=== Ausgangstext ===

„Polizeiruf“ aus Sachsen-Anhalt: Die Dramen der Mütter


Ein Junge verschwindet spurlos aus dem Kinderheim. Wieviel Verantwortung tragen die Mütter, wenn ihre Söhne zu Tätern oder Opfern werden?

Ronny (Johann Barnstorf) feiert seinen zehnten Geburtstag im Kinderheim. Kurz darauf verschwindet er. 

Ronny (Johann Barnstorf) feiert seinen zehnten Geburtstag im Kinderheim. Kurz darauf verschwindet er. mdr

Verschwundene Kinder sind ein hochemotionales Thema, jeder Fall sorgt für ein starkes Medienecho. In Sachsen-Anhalt, dem Revier des Magdeburger „Polizeirufs“, steht der Fall Inga schon seit fast acht Jahren in den Schlagzeilen. Seit kurzem beschäftigt sich sogar der Landtag mit der vergeblichen Suche nach der damals Fünfjährigen.

===

> Aufgabenstellung
Nenne alle Personennamen, die im Artikel über den „Polizeiruf“ aus Sachsen-Anhalt vorkommen.

=== Bereitgestelltes Material ===

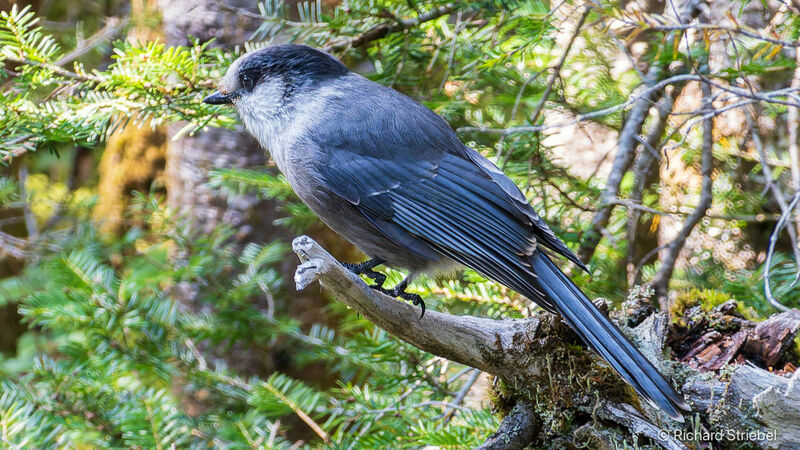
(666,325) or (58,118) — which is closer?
(666,325)

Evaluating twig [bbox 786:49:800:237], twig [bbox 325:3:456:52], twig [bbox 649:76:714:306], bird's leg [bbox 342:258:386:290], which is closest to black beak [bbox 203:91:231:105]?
twig [bbox 325:3:456:52]

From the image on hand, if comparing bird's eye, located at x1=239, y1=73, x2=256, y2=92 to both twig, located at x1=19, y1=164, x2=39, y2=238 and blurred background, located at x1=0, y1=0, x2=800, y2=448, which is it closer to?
blurred background, located at x1=0, y1=0, x2=800, y2=448

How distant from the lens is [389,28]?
2.86 meters

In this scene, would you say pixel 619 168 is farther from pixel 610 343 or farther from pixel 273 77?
pixel 273 77

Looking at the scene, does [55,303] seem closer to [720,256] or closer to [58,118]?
[58,118]

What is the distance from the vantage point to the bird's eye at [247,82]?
2.70 metres

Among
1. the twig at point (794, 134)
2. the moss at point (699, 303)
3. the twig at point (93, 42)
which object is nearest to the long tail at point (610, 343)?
the moss at point (699, 303)

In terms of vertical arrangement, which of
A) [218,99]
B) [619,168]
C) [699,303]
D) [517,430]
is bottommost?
[517,430]

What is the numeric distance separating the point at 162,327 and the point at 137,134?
213 cm

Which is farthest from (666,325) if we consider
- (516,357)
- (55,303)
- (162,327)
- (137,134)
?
(137,134)

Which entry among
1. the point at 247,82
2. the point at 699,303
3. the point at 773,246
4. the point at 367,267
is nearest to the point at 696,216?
the point at 699,303

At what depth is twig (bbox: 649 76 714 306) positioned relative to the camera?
2816mm

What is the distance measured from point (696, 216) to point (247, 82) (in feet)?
6.02

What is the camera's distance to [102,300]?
2.88m
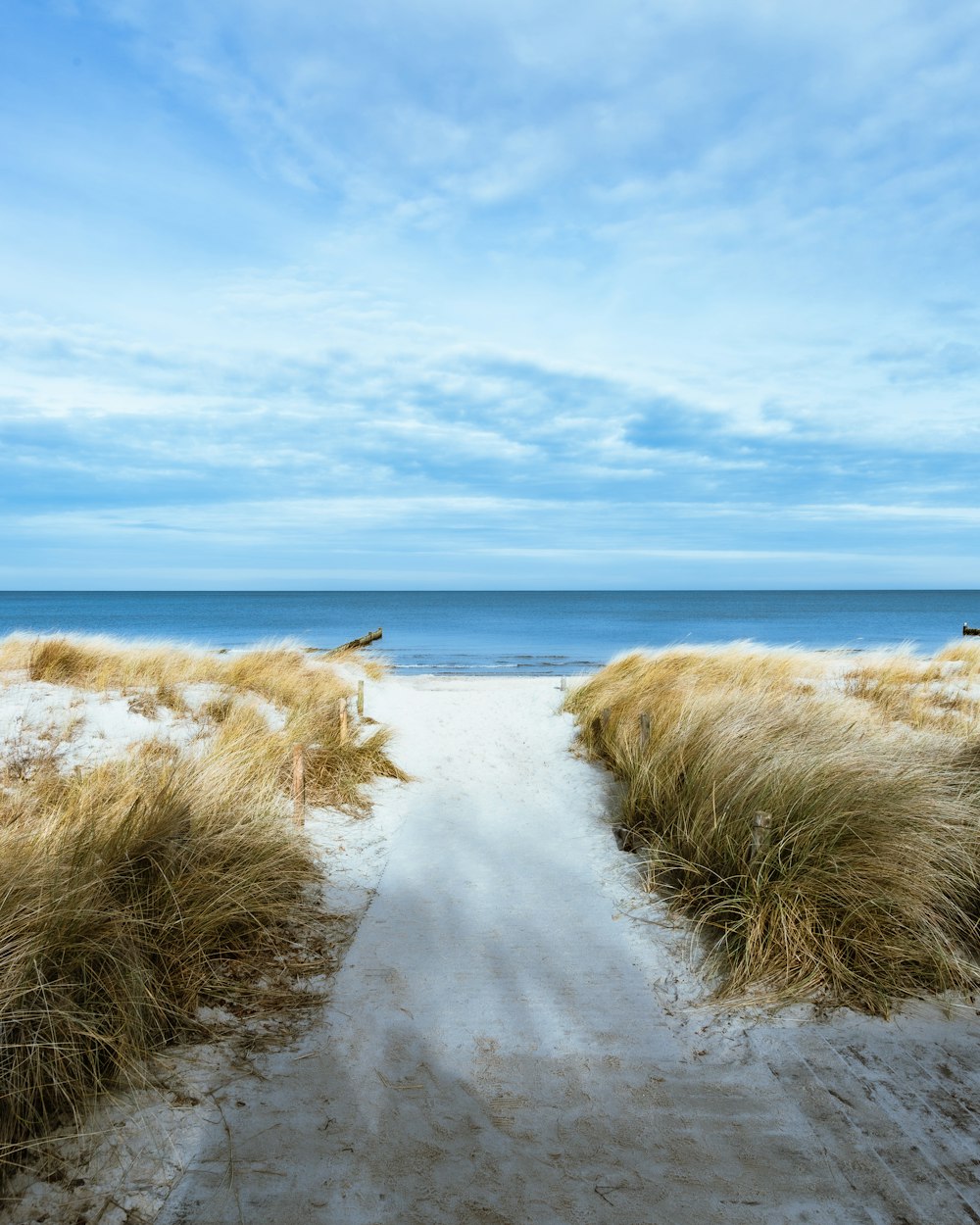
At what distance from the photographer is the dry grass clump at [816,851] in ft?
13.0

===

> Ergebnis
Ronny, Johann Barnstorf, Inga